> [Problem description] Filter the lines below, keeping each one that holds "quagga".

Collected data

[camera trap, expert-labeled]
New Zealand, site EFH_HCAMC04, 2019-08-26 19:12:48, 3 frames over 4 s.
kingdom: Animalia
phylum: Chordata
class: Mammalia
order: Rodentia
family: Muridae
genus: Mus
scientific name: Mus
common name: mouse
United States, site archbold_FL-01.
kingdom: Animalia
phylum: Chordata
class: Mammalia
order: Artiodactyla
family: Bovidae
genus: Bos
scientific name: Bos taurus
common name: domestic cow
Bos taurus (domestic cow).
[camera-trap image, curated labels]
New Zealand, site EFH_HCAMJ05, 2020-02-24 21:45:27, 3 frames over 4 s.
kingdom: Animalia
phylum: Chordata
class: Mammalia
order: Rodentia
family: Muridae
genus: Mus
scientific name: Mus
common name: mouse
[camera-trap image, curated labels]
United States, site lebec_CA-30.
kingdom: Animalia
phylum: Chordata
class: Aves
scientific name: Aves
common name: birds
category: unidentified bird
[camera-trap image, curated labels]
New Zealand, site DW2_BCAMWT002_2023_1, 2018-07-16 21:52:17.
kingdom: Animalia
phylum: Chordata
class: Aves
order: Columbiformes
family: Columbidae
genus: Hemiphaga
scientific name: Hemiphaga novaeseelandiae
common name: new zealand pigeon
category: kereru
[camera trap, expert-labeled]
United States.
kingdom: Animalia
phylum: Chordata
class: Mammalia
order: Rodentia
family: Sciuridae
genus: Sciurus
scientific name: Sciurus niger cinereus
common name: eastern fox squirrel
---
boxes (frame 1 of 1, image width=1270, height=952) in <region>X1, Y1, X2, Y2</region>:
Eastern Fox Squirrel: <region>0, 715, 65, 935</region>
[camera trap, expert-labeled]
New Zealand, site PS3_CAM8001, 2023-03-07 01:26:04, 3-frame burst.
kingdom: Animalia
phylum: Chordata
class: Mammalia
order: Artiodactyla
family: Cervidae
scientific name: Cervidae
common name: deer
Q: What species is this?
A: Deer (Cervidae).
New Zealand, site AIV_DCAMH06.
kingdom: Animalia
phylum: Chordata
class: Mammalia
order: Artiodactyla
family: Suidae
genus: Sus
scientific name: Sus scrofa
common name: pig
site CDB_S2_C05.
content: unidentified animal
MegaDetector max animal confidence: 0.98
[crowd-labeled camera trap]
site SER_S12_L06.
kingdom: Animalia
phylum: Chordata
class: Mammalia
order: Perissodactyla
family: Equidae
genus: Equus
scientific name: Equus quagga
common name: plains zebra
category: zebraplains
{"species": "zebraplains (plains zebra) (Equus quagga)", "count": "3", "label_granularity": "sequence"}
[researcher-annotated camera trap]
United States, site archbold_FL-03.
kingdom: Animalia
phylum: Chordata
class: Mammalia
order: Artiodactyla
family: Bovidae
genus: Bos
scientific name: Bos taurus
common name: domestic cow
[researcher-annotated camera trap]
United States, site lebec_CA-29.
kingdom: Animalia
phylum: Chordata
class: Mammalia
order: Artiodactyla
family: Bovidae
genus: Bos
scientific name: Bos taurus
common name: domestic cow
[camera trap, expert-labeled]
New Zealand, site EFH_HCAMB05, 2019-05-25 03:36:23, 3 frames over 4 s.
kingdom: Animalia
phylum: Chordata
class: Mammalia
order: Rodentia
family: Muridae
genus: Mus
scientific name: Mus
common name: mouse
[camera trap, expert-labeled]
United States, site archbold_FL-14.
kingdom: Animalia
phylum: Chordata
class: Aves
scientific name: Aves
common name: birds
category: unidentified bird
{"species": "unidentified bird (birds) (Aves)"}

> [Problem solution]
scientific name: Equus quagga
{"species": "zebraplains (plains zebra) (Equus quagga)", "count": "3", "label_granularity": "sequence"}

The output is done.